Innovation: Unleashing The Power Of Robot Arms And 3d Camera

About the project

Empower learning and explore the future with our user-friendly Robotic Arm and Depth Camera Kit, mastering 3D camera technology.

Project info

Difficulty: Moderate

Platforms: IntelROSElephant Robotics

Estimated time: 1 hour

License: GNU General Public License, version 3 or later (GPL3+)

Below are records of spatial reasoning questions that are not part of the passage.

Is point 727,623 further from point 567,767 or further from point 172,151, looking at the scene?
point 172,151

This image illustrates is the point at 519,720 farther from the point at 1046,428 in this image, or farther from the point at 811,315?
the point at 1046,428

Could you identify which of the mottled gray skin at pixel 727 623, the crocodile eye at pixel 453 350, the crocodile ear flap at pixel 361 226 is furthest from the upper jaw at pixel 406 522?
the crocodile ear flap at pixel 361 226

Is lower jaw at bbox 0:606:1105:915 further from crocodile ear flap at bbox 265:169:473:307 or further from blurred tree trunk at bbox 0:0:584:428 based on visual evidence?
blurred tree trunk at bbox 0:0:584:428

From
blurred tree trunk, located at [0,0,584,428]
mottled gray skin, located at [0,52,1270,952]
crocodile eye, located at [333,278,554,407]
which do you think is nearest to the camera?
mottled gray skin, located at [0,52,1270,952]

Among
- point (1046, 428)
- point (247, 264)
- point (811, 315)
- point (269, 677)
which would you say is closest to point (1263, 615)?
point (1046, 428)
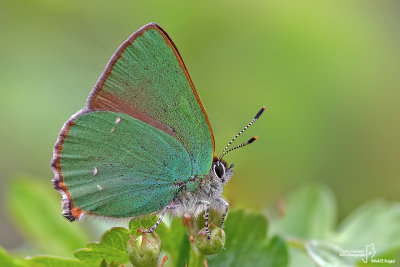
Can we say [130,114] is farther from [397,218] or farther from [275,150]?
[275,150]

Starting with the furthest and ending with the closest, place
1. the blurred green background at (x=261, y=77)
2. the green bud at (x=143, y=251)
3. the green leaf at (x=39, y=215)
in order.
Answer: the blurred green background at (x=261, y=77)
the green leaf at (x=39, y=215)
the green bud at (x=143, y=251)

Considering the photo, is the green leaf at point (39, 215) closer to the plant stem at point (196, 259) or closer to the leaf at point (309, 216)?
the plant stem at point (196, 259)

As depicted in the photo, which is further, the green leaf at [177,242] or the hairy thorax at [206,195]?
the hairy thorax at [206,195]

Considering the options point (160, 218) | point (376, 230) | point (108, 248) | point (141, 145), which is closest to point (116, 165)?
point (141, 145)

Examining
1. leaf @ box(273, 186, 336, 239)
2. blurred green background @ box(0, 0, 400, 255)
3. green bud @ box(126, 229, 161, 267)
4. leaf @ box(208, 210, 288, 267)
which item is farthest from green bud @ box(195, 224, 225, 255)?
blurred green background @ box(0, 0, 400, 255)

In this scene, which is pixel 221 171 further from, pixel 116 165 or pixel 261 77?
pixel 261 77

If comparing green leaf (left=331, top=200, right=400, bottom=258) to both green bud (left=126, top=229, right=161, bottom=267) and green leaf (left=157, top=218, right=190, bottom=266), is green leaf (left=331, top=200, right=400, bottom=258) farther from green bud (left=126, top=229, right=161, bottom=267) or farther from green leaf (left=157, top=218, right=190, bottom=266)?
green bud (left=126, top=229, right=161, bottom=267)

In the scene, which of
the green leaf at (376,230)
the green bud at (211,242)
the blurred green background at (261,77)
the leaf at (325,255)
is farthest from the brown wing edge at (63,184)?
the blurred green background at (261,77)
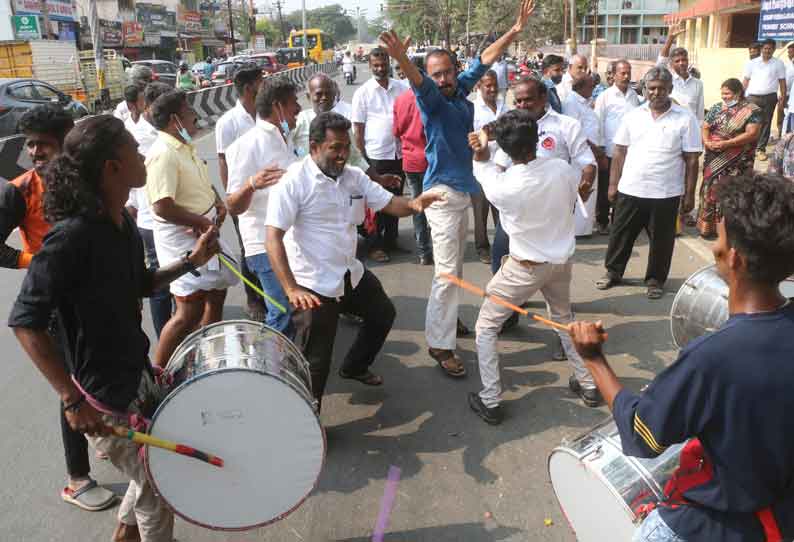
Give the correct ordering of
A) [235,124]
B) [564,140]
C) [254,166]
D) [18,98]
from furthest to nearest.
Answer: [18,98] → [235,124] → [564,140] → [254,166]

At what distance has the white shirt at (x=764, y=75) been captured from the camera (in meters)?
11.0

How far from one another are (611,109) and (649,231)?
222cm

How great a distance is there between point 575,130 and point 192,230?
10.0 ft

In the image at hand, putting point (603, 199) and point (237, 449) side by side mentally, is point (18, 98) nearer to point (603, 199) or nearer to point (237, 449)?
point (603, 199)

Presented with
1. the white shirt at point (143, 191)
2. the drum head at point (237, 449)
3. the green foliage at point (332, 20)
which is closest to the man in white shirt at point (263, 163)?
the white shirt at point (143, 191)

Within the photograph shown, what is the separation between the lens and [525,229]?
3762 mm

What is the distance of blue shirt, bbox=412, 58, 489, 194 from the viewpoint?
4500 millimetres

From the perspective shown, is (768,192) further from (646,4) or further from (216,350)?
(646,4)

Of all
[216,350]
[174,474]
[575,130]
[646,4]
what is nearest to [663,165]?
[575,130]

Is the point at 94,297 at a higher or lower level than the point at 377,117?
lower

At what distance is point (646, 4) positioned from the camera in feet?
242

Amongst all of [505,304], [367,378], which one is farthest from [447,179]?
[505,304]

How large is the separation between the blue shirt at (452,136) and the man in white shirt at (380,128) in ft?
8.39

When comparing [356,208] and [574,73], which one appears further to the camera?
[574,73]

Items used in this project

Hardware components

Elephant Robotics mechArm 270-M5 Elephant Robotics mechArm 270-M5 x 1
Elephant Robotics myCobot-6 DOF collaborative robot Elephant Robotics myCobot-6 DOF collaborative robot x 1
Intel RealSense Camera Intel RealSense Camera x 1

Software apps and online services

Elephant Robotics Suction Pump Elephant Robotics Suction Pump
Elephant Robotics Artificial Intelligence Kit 2023 Elephant Robotics Artificial Intelligence Kit 2023
ROS Robot Operating System ROS Robot Operating System



Today we mainly understand how 3D cameras are combined with robotic arm applications. We are preparing to launch a new robotic arm kit, the AI Kit 3D. Familiarize yourself with our old users; they should know that our previous AI Kit 2023 kit used a 2D camera. With technological progress, market demand, and the expansion of fields, 2D cameras can no longer meet many scenarios. 3D cameras have also gained popularity in recent years. As we move forward, let's get to know the applications that 3D cameras bring to us.


RealSence-Depth camera

The 3D camera we are discussing today is RealSense, developed by Intel, a type of depth-sensing camera. As seen in the image, this camera has four lenses, including an infrared laser projector, two infrared cameras, and a color camera. These lenses serve specific purposes:

Infrared Laser Projector:

Projects an infrared light point grid into the scene, and these points are captured by the infrared cameras. Because the positions of the projector and cameras are fixed, calculating the offset of the light points in the cameras can infer the distance of each point from the camera, thus obtaining the depth information of the scene.

Infrared Cameras:

Infrared cameras can capture the infrared spectrum. Infrared spectrum is part of the electromagnetic spectrum with wavelengths longer than visible light but shorter than microwaves. The main function of infrared cameras is to image in conditions without visible light illumination, as many objects emit, reflect, or transmit infrared light.

Color Camera:

Typically used to capture the standard visual information of the scene, while other cameras capture additional information, such as depth information or images in low-light conditions. This information can be combined with the images captured by the color camera to provide richer visual data, supporting advanced functions like facial recognition, augmented reality, or 3D modeling.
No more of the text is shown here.